Gustafsson&Haapoja’s collaboration was launched in 2012. The project began by exploring history and society from the perspective of other species, and has progressed to dismantling the concepts of human and animal and how they relate to the mechanisms of racialisation, sexism and social exclusion. The idea of utopia or the possibility of a different world features in all of Gustafsson&Haapoja’s work. A new project Becoming explores how the way of being a human should be adapted so that it enables a more sustainable relationship with the world.
Gustafsson&Haapoja’s art inhabits the mediums of installation and video art, conceptual art and performance.

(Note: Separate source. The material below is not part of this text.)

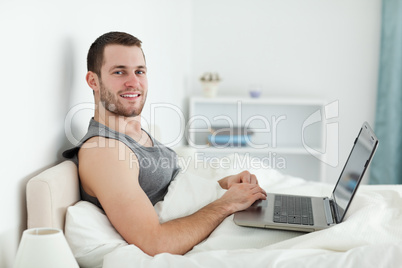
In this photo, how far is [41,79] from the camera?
4.45 feet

Visual artist Terike Haapoja (b. 1974) and author, scriptwriter and playwright Laura Gustafsson (b. 1983) combine a poetic approach to documentary material in their work. The artists’ theatre backgrounds are also often visible in the works. The collaboration also highlights the importance of connecting the projects with the surrounding reality through essays, discussions and activism.
Gustafsson&Haapoja’s Museum of Becoming exhibition, which will open on 2 June 2020, touches on future Helsinki Biennial themes. The three-part exhibition calls for new ways of thinking about humanity and its relationship with the environment, other species, community and future.
HAM has newly acquired Gustafsson&Haapoja’s work Museum of Nonhumanity (2016), which reflects on the violent relationship between humans and animals. Remnants is an intervention highlighting existing works in HAM’s collections. The artists selected and juxtaposed works by various artists, all of which somehow express human vulnerability. Gustafsson&Haapoja’s new video installation Becoming (2020) highlights new modalities of humanity that offer alternatives to entrenched patriarchal and heterosexist western traditions of thought.
Becoming is a meditation on practices, behaviours, beings, and human traits that are worth cherishing and nurturing. The interviewees in the video are activists, thinkers, artists, carers and children from Finland and the United States whose lifestyle, work and environment hints at a budding positive change emerging in people’s approach to life. The speakers propose new, healthier ways of interacting with other people and life forms. How can we build a sound connection between our bodies and the outside world, and how can we share our common resources fairly and equitably?